Request: Everything from the line containing "Out of the set" through the last line of the records must be returned verbatim, and nothing outside that range.

* Start Excerpted data *

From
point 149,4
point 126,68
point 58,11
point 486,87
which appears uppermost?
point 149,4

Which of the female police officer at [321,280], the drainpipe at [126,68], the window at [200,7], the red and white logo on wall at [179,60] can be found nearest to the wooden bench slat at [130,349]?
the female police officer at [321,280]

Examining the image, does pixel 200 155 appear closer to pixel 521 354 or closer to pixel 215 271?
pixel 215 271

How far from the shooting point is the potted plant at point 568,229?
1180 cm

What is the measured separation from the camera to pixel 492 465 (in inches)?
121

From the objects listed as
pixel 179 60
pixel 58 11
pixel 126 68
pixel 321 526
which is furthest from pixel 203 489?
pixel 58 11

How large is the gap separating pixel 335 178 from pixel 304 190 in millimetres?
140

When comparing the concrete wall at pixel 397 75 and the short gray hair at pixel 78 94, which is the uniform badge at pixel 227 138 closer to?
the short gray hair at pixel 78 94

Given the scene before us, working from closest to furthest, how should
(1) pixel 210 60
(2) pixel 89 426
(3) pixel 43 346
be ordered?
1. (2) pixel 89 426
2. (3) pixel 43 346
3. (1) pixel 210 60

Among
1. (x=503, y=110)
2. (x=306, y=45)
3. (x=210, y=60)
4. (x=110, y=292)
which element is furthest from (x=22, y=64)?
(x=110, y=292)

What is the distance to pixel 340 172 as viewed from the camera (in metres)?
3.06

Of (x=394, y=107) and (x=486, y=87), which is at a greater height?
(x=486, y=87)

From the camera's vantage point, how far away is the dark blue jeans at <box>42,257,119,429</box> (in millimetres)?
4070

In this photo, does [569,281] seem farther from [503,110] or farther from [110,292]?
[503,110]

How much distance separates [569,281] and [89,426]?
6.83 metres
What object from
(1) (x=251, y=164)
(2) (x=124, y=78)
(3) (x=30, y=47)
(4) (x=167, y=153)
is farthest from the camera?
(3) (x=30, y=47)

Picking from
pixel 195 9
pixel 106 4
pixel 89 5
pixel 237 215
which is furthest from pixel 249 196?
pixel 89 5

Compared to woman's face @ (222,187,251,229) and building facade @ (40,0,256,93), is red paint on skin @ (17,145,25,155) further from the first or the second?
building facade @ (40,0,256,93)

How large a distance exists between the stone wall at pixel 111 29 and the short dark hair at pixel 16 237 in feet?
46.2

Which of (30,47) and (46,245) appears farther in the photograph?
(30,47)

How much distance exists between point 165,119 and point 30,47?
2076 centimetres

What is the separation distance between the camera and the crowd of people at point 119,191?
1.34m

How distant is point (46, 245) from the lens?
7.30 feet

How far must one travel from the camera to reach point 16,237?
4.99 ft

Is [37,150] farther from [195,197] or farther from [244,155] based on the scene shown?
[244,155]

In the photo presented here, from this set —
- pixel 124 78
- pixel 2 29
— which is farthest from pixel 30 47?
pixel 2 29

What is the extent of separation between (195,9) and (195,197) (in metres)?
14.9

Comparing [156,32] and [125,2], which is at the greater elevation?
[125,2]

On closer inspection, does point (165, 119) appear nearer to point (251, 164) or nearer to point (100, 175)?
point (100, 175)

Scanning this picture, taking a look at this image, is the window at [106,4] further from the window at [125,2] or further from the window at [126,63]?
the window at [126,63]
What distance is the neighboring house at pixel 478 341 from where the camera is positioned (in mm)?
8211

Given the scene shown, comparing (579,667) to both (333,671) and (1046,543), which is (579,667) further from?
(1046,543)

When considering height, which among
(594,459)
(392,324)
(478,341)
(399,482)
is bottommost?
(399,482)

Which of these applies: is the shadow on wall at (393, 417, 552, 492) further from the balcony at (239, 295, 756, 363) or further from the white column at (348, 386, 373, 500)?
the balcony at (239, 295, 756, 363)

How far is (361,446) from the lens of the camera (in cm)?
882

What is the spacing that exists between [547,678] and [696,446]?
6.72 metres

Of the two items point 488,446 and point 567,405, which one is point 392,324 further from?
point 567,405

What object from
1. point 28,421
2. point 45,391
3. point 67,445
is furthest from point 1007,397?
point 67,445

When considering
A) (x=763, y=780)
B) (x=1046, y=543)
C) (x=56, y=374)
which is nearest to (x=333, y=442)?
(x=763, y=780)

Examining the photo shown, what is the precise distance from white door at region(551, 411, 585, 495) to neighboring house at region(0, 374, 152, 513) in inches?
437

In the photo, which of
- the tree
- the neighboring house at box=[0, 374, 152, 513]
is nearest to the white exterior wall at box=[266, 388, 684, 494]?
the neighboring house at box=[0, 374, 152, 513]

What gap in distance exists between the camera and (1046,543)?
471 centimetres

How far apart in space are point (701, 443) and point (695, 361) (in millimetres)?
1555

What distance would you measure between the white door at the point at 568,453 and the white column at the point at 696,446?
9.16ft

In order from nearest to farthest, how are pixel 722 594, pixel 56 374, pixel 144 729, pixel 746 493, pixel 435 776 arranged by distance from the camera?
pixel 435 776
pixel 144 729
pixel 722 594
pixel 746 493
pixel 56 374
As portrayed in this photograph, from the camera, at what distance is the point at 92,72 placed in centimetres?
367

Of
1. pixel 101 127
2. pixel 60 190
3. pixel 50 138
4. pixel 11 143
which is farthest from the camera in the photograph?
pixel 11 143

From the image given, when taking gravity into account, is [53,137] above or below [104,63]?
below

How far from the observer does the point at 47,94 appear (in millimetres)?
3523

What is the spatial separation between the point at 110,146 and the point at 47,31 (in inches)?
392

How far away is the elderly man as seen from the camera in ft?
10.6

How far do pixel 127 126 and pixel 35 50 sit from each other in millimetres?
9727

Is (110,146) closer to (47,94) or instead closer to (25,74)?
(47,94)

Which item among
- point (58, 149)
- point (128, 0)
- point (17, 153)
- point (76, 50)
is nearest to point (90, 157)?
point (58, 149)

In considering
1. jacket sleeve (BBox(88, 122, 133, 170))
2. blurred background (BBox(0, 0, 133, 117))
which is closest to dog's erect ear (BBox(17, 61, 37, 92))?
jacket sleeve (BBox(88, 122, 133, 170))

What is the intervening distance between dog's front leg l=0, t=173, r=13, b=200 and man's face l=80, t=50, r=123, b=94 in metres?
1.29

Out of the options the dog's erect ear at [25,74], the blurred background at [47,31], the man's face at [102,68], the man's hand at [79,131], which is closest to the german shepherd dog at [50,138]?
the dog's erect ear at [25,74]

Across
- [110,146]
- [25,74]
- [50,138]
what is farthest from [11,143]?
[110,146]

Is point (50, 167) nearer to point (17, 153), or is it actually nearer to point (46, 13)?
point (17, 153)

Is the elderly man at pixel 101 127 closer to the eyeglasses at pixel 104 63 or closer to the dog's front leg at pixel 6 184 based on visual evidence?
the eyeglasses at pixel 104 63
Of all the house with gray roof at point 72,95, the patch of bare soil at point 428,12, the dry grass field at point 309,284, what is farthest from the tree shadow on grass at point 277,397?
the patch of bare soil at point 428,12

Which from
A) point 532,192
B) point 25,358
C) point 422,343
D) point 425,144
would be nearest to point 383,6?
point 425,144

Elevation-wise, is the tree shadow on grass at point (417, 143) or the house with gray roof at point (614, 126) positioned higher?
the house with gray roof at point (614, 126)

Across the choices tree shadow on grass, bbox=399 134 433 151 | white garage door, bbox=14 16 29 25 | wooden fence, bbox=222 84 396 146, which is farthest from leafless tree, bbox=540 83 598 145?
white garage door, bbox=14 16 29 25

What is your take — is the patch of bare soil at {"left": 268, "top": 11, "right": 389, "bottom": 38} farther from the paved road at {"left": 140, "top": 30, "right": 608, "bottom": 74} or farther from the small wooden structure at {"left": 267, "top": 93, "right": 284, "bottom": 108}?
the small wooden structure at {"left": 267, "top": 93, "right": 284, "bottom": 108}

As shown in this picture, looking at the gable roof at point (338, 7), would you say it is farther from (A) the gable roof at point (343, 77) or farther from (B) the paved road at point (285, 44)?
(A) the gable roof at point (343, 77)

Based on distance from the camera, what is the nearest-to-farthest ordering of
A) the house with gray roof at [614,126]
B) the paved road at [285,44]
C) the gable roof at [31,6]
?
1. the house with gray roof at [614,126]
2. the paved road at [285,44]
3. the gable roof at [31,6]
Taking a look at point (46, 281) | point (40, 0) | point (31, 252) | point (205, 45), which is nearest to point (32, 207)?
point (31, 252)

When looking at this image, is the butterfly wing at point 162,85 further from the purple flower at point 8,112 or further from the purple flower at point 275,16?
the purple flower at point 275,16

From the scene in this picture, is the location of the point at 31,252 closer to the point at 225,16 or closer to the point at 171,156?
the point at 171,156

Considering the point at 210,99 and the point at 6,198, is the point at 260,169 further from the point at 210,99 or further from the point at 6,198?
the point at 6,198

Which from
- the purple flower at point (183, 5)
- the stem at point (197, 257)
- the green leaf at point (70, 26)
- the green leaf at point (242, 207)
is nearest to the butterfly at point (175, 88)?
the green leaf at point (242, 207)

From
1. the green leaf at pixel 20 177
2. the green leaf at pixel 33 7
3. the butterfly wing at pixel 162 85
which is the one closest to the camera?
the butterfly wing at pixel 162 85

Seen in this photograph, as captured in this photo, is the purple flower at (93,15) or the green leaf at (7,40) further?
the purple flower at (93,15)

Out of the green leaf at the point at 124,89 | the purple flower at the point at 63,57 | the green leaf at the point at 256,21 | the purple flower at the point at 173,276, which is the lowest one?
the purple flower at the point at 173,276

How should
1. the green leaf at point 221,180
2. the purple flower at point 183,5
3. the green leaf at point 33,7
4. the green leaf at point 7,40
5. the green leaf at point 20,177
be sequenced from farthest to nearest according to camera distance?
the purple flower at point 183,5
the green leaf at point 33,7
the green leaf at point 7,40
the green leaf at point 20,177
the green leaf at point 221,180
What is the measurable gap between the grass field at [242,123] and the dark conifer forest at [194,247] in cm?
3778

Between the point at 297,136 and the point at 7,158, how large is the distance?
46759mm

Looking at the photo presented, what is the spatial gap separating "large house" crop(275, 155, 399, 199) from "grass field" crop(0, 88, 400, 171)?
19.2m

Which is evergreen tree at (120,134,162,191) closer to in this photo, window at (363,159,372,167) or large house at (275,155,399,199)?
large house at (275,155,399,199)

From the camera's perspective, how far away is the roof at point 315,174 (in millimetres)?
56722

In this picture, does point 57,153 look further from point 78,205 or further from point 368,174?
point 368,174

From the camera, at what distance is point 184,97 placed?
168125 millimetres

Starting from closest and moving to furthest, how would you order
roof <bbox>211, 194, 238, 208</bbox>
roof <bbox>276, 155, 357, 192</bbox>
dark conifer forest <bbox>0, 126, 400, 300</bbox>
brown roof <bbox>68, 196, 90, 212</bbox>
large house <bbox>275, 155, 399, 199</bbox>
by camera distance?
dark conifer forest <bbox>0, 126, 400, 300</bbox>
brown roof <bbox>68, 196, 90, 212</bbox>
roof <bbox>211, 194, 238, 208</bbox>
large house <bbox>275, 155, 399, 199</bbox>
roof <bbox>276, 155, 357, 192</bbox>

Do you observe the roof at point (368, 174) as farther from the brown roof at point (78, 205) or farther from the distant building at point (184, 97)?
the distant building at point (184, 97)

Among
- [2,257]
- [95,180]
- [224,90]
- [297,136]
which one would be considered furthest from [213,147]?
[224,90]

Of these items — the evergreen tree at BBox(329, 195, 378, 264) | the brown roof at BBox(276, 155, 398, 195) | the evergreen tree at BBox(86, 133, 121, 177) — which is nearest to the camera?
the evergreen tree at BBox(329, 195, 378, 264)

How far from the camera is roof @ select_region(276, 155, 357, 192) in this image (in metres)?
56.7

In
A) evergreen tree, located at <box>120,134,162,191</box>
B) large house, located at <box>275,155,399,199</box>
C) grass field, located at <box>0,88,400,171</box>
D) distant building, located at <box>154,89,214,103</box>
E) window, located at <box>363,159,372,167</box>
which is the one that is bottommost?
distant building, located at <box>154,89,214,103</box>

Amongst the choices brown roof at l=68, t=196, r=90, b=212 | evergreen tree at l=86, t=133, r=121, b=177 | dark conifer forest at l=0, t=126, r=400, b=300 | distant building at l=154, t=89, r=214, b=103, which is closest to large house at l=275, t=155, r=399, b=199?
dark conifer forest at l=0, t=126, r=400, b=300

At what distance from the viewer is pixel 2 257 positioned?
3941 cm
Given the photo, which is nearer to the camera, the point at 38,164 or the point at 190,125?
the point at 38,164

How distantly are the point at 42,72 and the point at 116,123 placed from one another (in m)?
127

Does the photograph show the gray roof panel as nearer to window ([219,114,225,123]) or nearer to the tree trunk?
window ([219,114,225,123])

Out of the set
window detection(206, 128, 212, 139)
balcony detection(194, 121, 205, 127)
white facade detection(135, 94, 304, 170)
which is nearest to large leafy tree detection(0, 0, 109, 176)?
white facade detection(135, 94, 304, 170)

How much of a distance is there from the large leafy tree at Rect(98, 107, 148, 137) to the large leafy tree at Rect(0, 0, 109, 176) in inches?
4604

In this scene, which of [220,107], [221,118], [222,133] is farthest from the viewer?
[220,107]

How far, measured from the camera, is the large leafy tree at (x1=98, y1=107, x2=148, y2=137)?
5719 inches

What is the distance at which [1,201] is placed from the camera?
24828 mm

* End Excerpted data *

Result:
Out of the set
window detection(206, 128, 212, 139)
balcony detection(194, 121, 205, 127)
white facade detection(135, 94, 304, 170)
which is nearest to large leafy tree detection(0, 0, 109, 176)?
white facade detection(135, 94, 304, 170)

How much of a distance is there from the large leafy tree at Rect(98, 107, 148, 137) to the large leafy tree at Rect(0, 0, 109, 176) in inches?
4604

In this scene, which of [220,107], [221,118], [222,133] is farthest from the viewer?
[220,107]

How far, measured from the camera, is the large leafy tree at (x1=98, y1=107, x2=148, y2=137)?
5719 inches

What is the distance at which [1,201] is placed from the camera?
24828 mm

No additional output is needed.